The first part of this course introduces various stages of the data life cycle, from defining data requirements to data creation and gathering to data fusion and data preparation to data cleaning and quality control to exploratory analytics, data interpretation, and visualization. We will explore FAIR data principles of curation, metadata, and digital preservation policies. The second part will introduce the concept of relational databases that provide storage and management for structured data.
This course will explore intermediate-level design and implementation of database systems, emphasizing scalable, distributed systems. It will deepen students' knowledge of advanced relational database management and discuss current and emerging practices for dealing with big data and large-scale database systems. Concepts include design and implementation of relational databases, exploration of distributed data structures including graph, document, and key-value storage models and scalable and resilient query processing.
This course will provide students with advanced concepts on the construction and use of data structures and their associated algorithms. Concepts covered in this course will include: abstract data types, lists, stacks, queues, trees, and graphs; sorting, searching, hashing, and an introduction to numerical error control; techniques of algorithm analysis and problem-solving paradigms using relevant programming languages and tools.
The course will be coding-oriented and cover concepts such as foundations in probability, including basic rules, Bayes' theorem, and basic distributions; sampling and the central limit theorem; bootstrapping, confidence intervals, hypothesis testing, and multiple testing; linear models, basic and multiple regression, inference for regression, regularization; classification, logistic regression, and tree-based methods; and prediction, model interpretation, and model evaluation.
We will explore the foundational concepts of ethics in data science and AI. This overview will set the stage for a deep understanding of what ethical frameworks mean in practice, providing students the opportunity to create actionable examples.
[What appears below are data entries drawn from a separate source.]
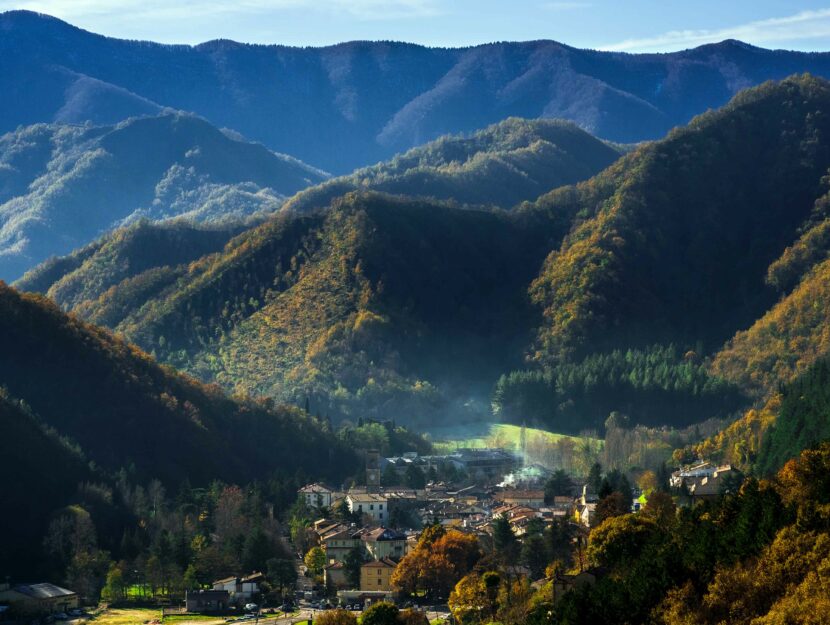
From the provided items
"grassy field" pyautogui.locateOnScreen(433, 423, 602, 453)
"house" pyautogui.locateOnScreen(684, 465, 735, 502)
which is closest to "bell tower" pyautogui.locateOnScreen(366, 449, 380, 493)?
"grassy field" pyautogui.locateOnScreen(433, 423, 602, 453)

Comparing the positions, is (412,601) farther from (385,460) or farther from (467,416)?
(467,416)

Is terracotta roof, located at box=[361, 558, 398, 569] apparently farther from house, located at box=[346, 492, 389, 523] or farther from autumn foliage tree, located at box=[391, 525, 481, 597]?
house, located at box=[346, 492, 389, 523]

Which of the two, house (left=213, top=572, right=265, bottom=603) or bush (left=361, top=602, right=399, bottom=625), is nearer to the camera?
bush (left=361, top=602, right=399, bottom=625)

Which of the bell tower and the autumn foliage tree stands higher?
the bell tower

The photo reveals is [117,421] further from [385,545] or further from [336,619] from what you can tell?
[336,619]

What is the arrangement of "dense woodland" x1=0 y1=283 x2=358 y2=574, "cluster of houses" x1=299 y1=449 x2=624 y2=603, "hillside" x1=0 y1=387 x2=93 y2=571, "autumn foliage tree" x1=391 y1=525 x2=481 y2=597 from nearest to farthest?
"autumn foliage tree" x1=391 y1=525 x2=481 y2=597
"cluster of houses" x1=299 y1=449 x2=624 y2=603
"hillside" x1=0 y1=387 x2=93 y2=571
"dense woodland" x1=0 y1=283 x2=358 y2=574

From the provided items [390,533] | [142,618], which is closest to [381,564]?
[390,533]
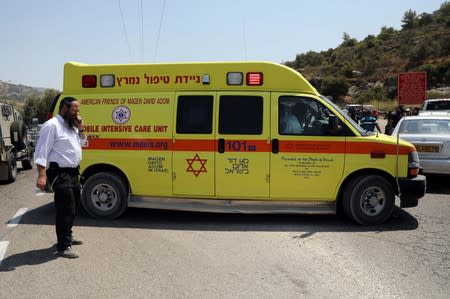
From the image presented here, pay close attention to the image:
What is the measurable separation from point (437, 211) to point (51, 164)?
20.8 ft

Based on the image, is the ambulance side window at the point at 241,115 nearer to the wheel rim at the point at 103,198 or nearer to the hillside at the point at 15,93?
the wheel rim at the point at 103,198

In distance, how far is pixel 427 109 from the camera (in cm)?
1830

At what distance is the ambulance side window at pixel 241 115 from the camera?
689cm

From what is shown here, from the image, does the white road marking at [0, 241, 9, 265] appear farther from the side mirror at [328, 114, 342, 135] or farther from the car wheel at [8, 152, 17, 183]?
the car wheel at [8, 152, 17, 183]

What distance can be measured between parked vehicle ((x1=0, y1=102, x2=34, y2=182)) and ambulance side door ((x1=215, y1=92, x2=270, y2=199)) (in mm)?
6880

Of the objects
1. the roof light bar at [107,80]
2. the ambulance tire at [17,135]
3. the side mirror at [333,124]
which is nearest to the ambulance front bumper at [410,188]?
the side mirror at [333,124]

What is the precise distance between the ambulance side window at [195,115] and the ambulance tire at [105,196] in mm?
1348

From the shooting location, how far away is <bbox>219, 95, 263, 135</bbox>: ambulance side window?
689 cm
By focusing on a wide variety of case studies throughout a myriad of industries and settings, this class will develop leaders who can effectively integrate and leverage data science solutions while ensuring responsible use of data.
This course will present the mathematical intuition, theory, and techniques driving the numerical computation methods used for processing and analyzing data in various real-life problems. Topics include dimensionality reduction; linear and non-linear approximation; frequency and wavelet analysis; and a glimpse into the mathematics of deep neural networks, classification, large-scale and high-performance numerical computing, and visualization.
This course will provide students with a foundational understanding of visual perceptional and data visualization design practices, provide instruction on using visualization for tasks such as exploratory analysis and storytelling to support both data-driven discovery and communication. The class will focus hands-on experiences with commonly used data science tools and technologies.
This course will be an introductory course to machine learning (ML). The course will cover core principles of artificial intelligence for statistical inference and pattern analysis. Topics will include probability distributions; graphical models; optimization, maximum likelihood estimation, and regression; classification; cross validation; generalization and overfitting; neural networks; nonparametric estimators; clustering; autoencoders; generative models; and kernel methods. Applications in tabular, image, and textual data for supervised and unsupervised learning tasks also will be covered.
The course goal is to expose graduate students in any UNC department to a broad range of topics in the theory and applications of data science. Students will learn about current and emerging methods and techniques in data science to advance individual research efforts and facilitate inter-disciplinary collaboration. Open to graduate students only and by permission only.